In Schnarr v. Blue Mountain Resorts Limited, the Ontario Superior Court of Justice determined a novel legal issue addressing the intersection of the Consumer Protection Act (Ontario) (the “CPA“) and the Occupiers’ Liability Act (Ontario) (the “OLA“) as to the protections afforded to consumers under the CPA and to suppliers under the OLA and how these Acts relate to waivers of liability for recreational activities.
Schnarr, who had purchased a season ski pass from Blue Mountain, had a collision on a trail run and sustained injuries. Schnarr initially commenced action against Blue Mountain as a tort claim for breach of the OLA and subsequently amended the action to plead breach of deemed warranty under the CPA, specifically section 9(1) which provides that a supplier is deemed to warrant that the services it is providing are of a reasonably acceptable quality. Schnarr asked the court to conclude that section 7(1) vitiated Blue Mountain’s waiver in its entirety. Section 7(1) prohibits the waiver of a consumer’s substantive and procedural rights under the CPA.
The parties agreed that Schnarr, Blue Mountain and the ski pass were subject to the following definitions under the CPA: “consumer”, “supplier”, and “consumer agreement”.

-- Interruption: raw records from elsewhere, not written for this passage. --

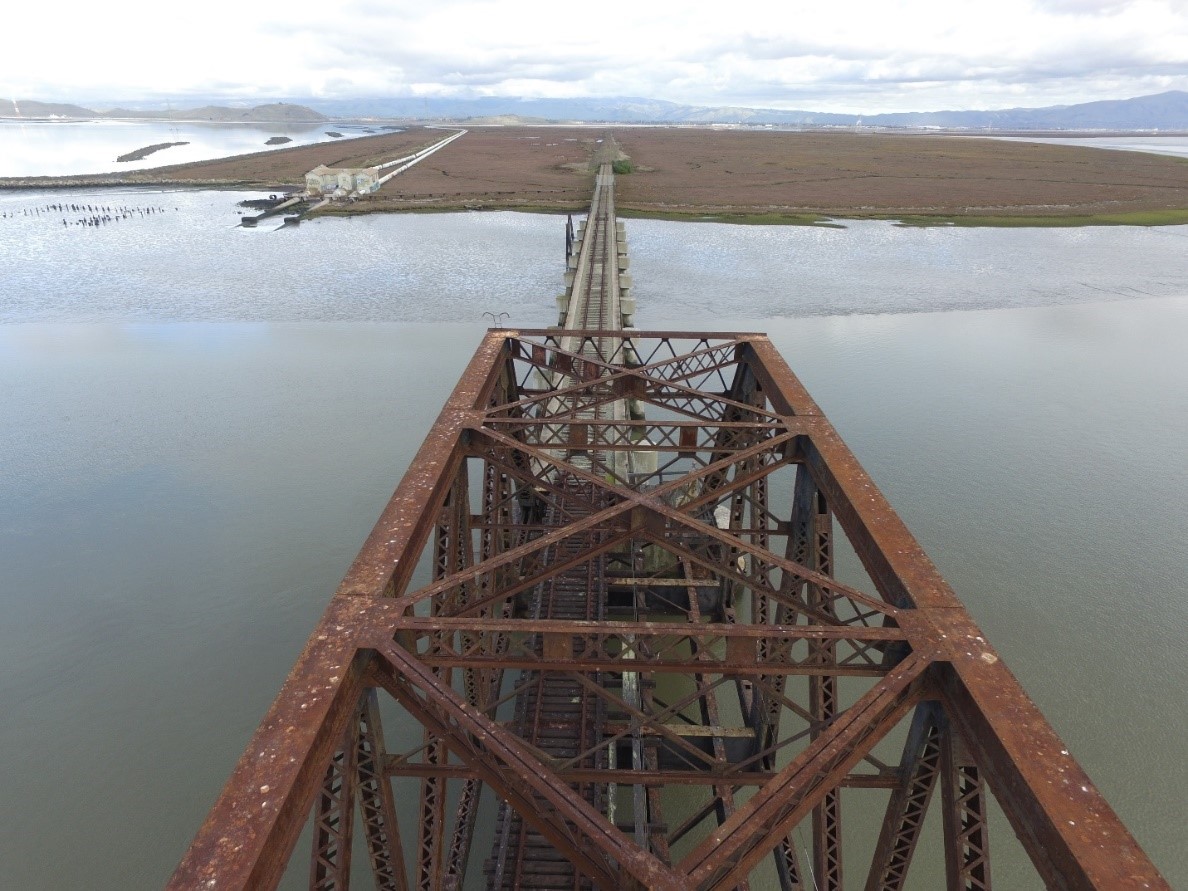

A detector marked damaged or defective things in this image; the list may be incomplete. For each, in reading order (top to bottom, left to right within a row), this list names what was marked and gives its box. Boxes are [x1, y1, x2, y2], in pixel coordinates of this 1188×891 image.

rusty steel truss [169, 330, 1168, 891]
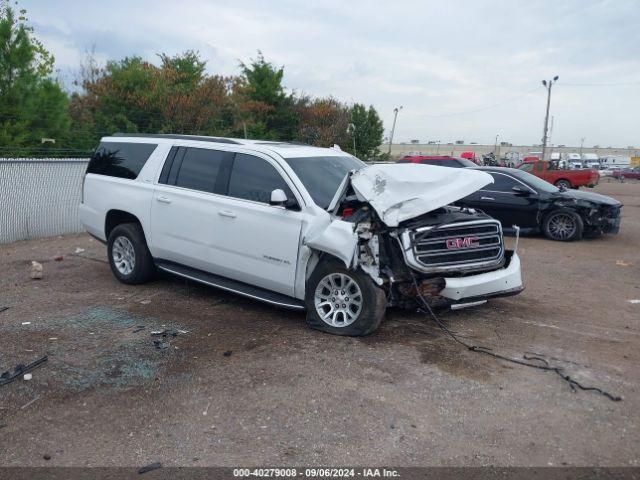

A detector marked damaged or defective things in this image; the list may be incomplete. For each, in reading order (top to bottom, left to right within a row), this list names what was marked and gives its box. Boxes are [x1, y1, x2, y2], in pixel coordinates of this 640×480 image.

shattered plastic [348, 163, 492, 227]
crumpled hood [350, 163, 496, 227]
damaged gmc yukon [79, 135, 524, 336]
damaged bumper [440, 251, 524, 308]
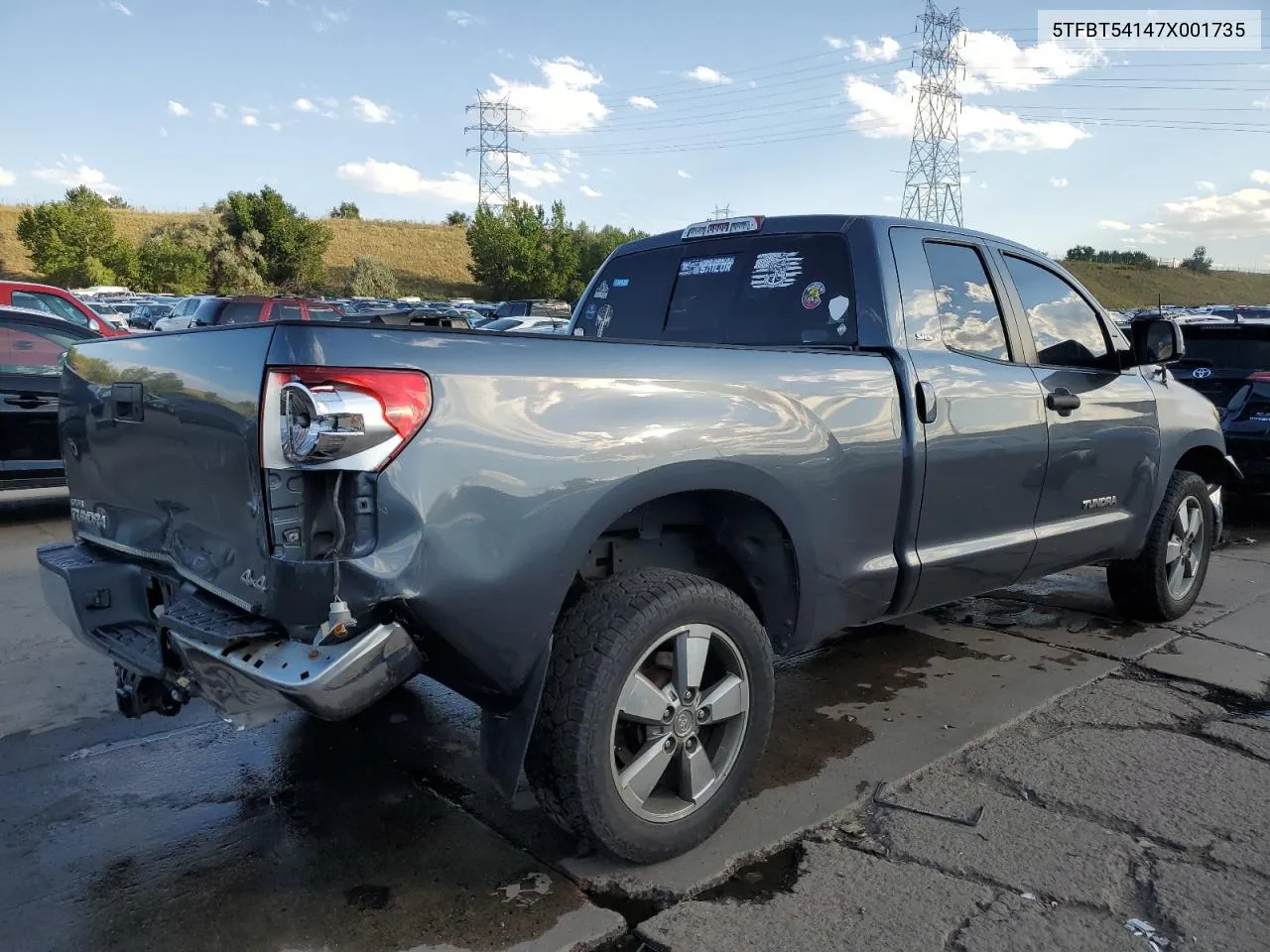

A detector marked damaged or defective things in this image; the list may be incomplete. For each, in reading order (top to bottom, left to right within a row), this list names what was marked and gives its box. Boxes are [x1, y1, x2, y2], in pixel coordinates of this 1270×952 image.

When completing the agreement with Blue Mountain to purchase the ski pass, Schnarr agreed to a comprehensive waiver that expressly barred him from pursuing any legal action against Blue Mountain, including a waiver of breach of contract. A breach of contract would include a breach of Section 9(1) of the CPA, which is a deemed term of a consumer agreement.
The court underwent a thorough analysis, which I will review in the October 2017 publication of the Annotated Ontario Consumer Protection Act (* sounds like a shameless plug, but the analysis is too lengthy for the purposes of a blog post – and I need to get my chilli lime chicken wings out of the oven! *). The analysis involved, inter alia, (1) the interplay between the OLA and the CPA, (2) a review of the modern principle of statutory interpretation, (3) a review of legislative intent and legislative history of the CPA and OLA, and (4) severance in the context of agreements.
The court determined that the Blue Mountain waiver’s reference to breach of contract and “any type of loss or damage” engaged the CPA protections and had the effect of “bleeding into CPA territory”. However, the court did not vitiate the entire waiver and instead read down the waiver as to sever the portion that excluded claims involving substantive and procedural rights under the CPA – the remainder of the waiver remained enforceable. The court found this remedy to be the least disruptive to both parties and to allow for an interpretation of the waiver that was considered to recognize the protections for occupiers under the OLA and for consumers under the CPA.
Key takeaways: (1) Occupiers who are also suppliers may be subject to the CPA and (2) Carefully consider the wording used when drafting waivers – in this case, the “exceptionally broad” nature of the waiver triggered the application of the CPA.